---------- Given data ----------

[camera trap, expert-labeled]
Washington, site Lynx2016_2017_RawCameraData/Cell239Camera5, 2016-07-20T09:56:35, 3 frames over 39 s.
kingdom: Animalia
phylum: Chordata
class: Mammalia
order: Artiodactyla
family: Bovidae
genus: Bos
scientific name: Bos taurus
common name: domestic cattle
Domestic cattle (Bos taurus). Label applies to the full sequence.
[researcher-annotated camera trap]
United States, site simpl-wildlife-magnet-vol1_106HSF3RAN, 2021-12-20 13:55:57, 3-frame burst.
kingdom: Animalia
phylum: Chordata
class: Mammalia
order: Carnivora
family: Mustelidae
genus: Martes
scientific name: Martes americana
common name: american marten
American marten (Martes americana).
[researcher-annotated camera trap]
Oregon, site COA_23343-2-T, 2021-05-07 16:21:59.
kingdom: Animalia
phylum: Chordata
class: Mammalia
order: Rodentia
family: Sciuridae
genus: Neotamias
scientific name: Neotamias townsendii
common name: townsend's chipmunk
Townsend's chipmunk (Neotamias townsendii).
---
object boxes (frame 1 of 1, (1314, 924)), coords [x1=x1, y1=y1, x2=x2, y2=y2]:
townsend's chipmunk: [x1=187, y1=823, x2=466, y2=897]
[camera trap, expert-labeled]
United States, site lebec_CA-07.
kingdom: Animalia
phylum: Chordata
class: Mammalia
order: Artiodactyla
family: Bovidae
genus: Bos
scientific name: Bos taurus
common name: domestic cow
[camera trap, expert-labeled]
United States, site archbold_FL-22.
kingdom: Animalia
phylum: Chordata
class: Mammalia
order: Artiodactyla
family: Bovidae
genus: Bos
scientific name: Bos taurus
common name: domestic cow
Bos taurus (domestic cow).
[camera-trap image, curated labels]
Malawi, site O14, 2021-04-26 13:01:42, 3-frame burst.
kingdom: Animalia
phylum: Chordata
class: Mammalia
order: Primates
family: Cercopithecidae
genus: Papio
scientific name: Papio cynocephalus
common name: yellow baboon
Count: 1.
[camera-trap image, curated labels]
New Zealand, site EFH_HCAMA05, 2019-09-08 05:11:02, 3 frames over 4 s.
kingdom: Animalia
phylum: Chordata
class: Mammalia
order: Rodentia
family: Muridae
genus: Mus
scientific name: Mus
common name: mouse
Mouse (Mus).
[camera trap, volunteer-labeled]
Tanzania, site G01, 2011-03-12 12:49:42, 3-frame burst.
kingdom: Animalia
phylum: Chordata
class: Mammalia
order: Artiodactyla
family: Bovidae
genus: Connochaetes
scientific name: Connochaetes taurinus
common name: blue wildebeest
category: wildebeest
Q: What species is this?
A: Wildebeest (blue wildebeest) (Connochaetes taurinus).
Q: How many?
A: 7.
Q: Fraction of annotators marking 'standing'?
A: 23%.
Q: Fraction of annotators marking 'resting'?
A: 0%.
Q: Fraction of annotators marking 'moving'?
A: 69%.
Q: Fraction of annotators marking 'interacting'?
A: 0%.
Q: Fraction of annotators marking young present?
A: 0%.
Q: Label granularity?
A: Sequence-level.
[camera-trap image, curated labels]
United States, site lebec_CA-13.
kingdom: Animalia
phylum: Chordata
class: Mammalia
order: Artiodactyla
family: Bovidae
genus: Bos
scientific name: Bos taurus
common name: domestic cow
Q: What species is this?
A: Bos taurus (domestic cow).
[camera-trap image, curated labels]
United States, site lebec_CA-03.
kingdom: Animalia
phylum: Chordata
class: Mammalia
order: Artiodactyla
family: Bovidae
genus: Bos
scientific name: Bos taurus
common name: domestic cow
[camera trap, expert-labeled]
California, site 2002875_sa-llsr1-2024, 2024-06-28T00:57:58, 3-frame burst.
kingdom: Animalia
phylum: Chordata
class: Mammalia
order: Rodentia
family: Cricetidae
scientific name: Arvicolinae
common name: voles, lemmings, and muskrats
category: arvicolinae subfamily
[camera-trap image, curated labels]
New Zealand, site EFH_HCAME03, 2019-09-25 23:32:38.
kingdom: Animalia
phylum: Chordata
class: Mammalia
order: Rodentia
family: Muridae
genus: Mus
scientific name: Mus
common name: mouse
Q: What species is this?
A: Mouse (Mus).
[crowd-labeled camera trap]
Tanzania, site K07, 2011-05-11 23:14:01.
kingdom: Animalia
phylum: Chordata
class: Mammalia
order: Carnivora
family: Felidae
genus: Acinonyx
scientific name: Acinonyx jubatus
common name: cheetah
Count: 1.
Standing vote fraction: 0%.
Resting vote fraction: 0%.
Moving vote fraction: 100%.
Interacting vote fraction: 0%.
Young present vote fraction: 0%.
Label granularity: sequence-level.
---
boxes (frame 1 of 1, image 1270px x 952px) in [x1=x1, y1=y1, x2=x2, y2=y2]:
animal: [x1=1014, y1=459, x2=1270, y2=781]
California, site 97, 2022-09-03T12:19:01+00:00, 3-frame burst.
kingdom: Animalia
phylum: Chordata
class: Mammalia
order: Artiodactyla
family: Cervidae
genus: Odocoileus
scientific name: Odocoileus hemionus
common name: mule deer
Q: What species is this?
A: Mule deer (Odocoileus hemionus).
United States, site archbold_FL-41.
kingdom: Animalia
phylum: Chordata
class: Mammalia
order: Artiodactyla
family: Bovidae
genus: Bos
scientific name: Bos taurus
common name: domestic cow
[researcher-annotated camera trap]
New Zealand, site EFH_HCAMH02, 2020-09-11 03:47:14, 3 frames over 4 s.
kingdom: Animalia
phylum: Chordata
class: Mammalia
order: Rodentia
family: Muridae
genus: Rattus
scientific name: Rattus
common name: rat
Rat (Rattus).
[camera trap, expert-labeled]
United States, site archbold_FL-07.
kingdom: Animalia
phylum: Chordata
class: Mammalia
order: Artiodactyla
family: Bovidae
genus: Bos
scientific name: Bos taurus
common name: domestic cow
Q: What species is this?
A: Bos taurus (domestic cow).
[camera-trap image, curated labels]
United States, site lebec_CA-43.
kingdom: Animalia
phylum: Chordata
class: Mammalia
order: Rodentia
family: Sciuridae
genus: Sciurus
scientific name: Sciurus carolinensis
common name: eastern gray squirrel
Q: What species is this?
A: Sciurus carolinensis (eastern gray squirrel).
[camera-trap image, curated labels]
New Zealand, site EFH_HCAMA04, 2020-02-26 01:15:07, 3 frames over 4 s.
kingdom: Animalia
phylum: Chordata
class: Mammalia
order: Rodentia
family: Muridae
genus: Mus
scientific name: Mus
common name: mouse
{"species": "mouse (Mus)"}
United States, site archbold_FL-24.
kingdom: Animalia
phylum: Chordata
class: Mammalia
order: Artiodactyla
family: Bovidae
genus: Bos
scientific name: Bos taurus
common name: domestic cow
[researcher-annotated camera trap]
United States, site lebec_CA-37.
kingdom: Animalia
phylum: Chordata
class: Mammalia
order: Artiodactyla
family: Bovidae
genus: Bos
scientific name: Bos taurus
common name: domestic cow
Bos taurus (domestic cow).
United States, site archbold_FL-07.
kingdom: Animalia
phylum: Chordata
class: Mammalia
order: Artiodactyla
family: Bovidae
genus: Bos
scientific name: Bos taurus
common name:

----------

* Task to carry out
Copy the records above. Keep every word as it is.

* Task answer
[camera trap, expert-labeled]
Washington, site Lynx2016_2017_RawCameraData/Cell239Camera5, 2016-07-20T09:56:35, 3 frames over 39 s.
kingdom: Animalia
phylum: Chordata
class: Mammalia
order: Artiodactyla
family: Bovidae
genus: Bos
scientific name: Bos taurus
common name: domestic cattle
Domestic cattle (Bos taurus). Label applies to the full sequence.
[researcher-annotated camera trap]
United States, site simpl-wildlife-magnet-vol1_106HSF3RAN, 2021-12-20 13:55:57, 3-frame burst.
kingdom: Animalia
phylum: Chordata
class: Mammalia
order: Carnivora
family: Mustelidae
genus: Martes
scientific name: Martes americana
common name: american marten
American marten (Martes americana).
[researcher-annotated camera trap]
Oregon, site COA_23343-2-T, 2021-05-07 16:21:59.
kingdom: Animalia
phylum: Chordata
class: Mammalia
order: Rodentia
family: Sciuridae
genus: Neotamias
scientific name: Neotamias townsendii
common name: townsend's chipmunk
Townsend's chipmunk (Neotamias townsendii).
---
object boxes (frame 1 of 1, (1314, 924)), coords [x1=x1, y1=y1, x2=x2, y2=y2]:
townsend's chipmunk: [x1=187, y1=823, x2=466, y2=897]
[camera trap, expert-labeled]
United States, site lebec_CA-07.
kingdom: Animalia
phylum: Chordata
class: Mammalia
order: Artiodactyla
family: Bovidae
genus: Bos
scientific name: Bos taurus
common name: domestic cow
[camera trap, expert-labeled]
United States, site archbold_FL-22.
kingdom: Animalia
phylum: Chordata
class: Mammalia
order: Artiodactyla
family: Bovidae
genus: Bos
scientific name: Bos taurus
common name: domestic cow
Bos taurus (domestic cow).
[camera-trap image, curated labels]
Malawi, site O14, 2021-04-26 13:01:42, 3-frame burst.
kingdom: Animalia
phylum: Chordata
class: Mammalia
order: Primates
family: Cercopithecidae
genus: Papio
scientific name: Papio cynocephalus
common name: yellow baboon
Count: 1.
[camera-trap image, curated labels]
New Zealand, site EFH_HCAMA05, 2019-09-08 05:11:02, 3 frames over 4 s.
kingdom: Animalia
phylum: Chordata
class: Mammalia
order: Rodentia
family: Muridae
genus: Mus
scientific name: Mus
common name: mouse
Mouse (Mus).
[camera trap, volunteer-labeled]
Tanzania, site G01, 2011-03-12 12:49:42, 3-frame burst.
kingdom: Animalia
phylum: Chordata
class: Mammalia
order: Artiodactyla
family: Bovidae
genus: Connochaetes
scientific name: Connochaetes taurinus
common name: blue wildebeest
category: wildebeest
Q: What species is this?
A: Wildebeest (blue wildebeest) (Connochaetes taurinus).
Q: How many?
A: 7.
Q: Fraction of annotators marking 'standing'?
A: 23%.
Q: Fraction of annotators marking 'resting'?
A: 0%.
Q: Fraction of annotators marking 'moving'?
A: 69%.
Q: Fraction of annotators marking 'interacting'?
A: 0%.
Q: Fraction of annotators marking young present?
A: 0%.
Q: Label granularity?
A: Sequence-level.
[camera-trap image, curated labels]
United States, site lebec_CA-13.
kingdom: Animalia
phylum: Chordata
class: Mammalia
order: Artiodactyla
family: Bovidae
genus: Bos
scientific name: Bos taurus
common name: domestic cow
Q: What species is this?
A: Bos taurus (domestic cow).
[camera-trap image, curated labels]
United States, site lebec_CA-03.
kingdom: Animalia
phylum: Chordata
class: Mammalia
order: Artiodactyla
family: Bovidae
genus: Bos
scientific name: Bos taurus
common name: domestic cow
[camera trap, expert-labeled]
California, site 2002875_sa-llsr1-2024, 2024-06-28T00:57:58, 3-frame burst.
kingdom: Animalia
phylum: Chordata
class: Mammalia
order: Rodentia
family: Cricetidae
scientific name: Arvicolinae
common name: voles, lemmings, and muskrats
category: arvicolinae subfamily
[camera-trap image, curated labels]
New Zealand, site EFH_HCAME03, 2019-09-25 23:32:38.
kingdom: Animalia
phylum: Chordata
class: Mammalia
order: Rodentia
family: Muridae
genus: Mus
scientific name: Mus
common name: mouse
Q: What species is this?
A: Mouse (Mus).
[crowd-labeled camera trap]
Tanzania, site K07, 2011-05-11 23:14:01.
kingdom: Animalia
phylum: Chordata
class: Mammalia
order: Carnivora
family: Felidae
genus: Acinonyx
scientific name: Acinonyx jubatus
common name: cheetah
Count: 1.
Standing vote fraction: 0%.
Resting vote fraction: 0%.
Moving vote fraction: 100%.
Interacting vote fraction: 0%.
Young present vote fraction: 0%.
Label granularity: sequence-level.
---
boxes (frame 1 of 1, image 1270px x 952px) in [x1=x1, y1=y1, x2=x2, y2=y2]:
animal: [x1=1014, y1=459, x2=1270, y2=781]
California, site 97, 2022-09-03T12:19:01+00:00, 3-frame burst.
kingdom: Animalia
phylum: Chordata
class: Mammalia
order: Artiodactyla
family: Cervidae
genus: Odocoileus
scientific name: Odocoileus hemionus
common name: mule deer
Q: What species is this?
A: Mule deer (Odocoileus hemionus).
United States, site archbold_FL-41.
kingdom: Animalia
phylum: Chordata
class: Mammalia
order: Artiodactyla
family: Bovidae
genus: Bos
scientific name: Bos taurus
common name: domestic cow
[researcher-annotated camera trap]
New Zealand, site EFH_HCAMH02, 2020-09-11 03:47:14, 3 frames over 4 s.
kingdom: Animalia
phylum: Chordata
class: Mammalia
order: Rodentia
family: Muridae
genus: Rattus
scientific name: Rattus
common name: rat
Rat (Rattus).
[camera trap, expert-labeled]
United States, site archbold_FL-07.
kingdom: Animalia
phylum: Chordata
class: Mammalia
order: Artiodactyla
family: Bovidae
genus: Bos
scientific name: Bos taurus
common name: domestic cow
Q: What species is this?
A: Bos taurus (domestic cow).
[camera-trap image, curated labels]
United States, site lebec_CA-43.
kingdom: Animalia
phylum: Chordata
class: Mammalia
order: Rodentia
family: Sciuridae
genus: Sciurus
scientific name: Sciurus carolinensis
common name: eastern gray squirrel
Q: What species is this?
A: Sciurus carolinensis (eastern gray squirrel).
[camera-trap image, curated labels]
New Zealand, site EFH_HCAMA04, 2020-02-26 01:15:07, 3 frames over 4 s.
kingdom: Animalia
phylum: Chordata
class: Mammalia
order: Rodentia
family: Muridae
genus: Mus
scientific name: Mus
common name: mouse
{"species": "mouse (Mus)"}
United States, site archbold_FL-24.
kingdom: Animalia
phylum: Chordata
class: Mammalia
order: Artiodactyla
family: Bovidae
genus: Bos
scientific name: Bos taurus
common name: domestic cow
[researcher-annotated camera trap]
United States, site lebec_CA-37.
kingdom: Animalia
phylum: Chordata
class: Mammalia
order: Artiodactyla
family: Bovidae
genus: Bos
scientific name: Bos taurus
common name: domestic cow
Bos taurus (domestic cow).
United States, site archbold_FL-07.
kingdom: Animalia
phylum: Chordata
class: Mammalia
order: Artiodactyla
family: Bovidae
genus: Bos
scientific name: Bos taurus
common name:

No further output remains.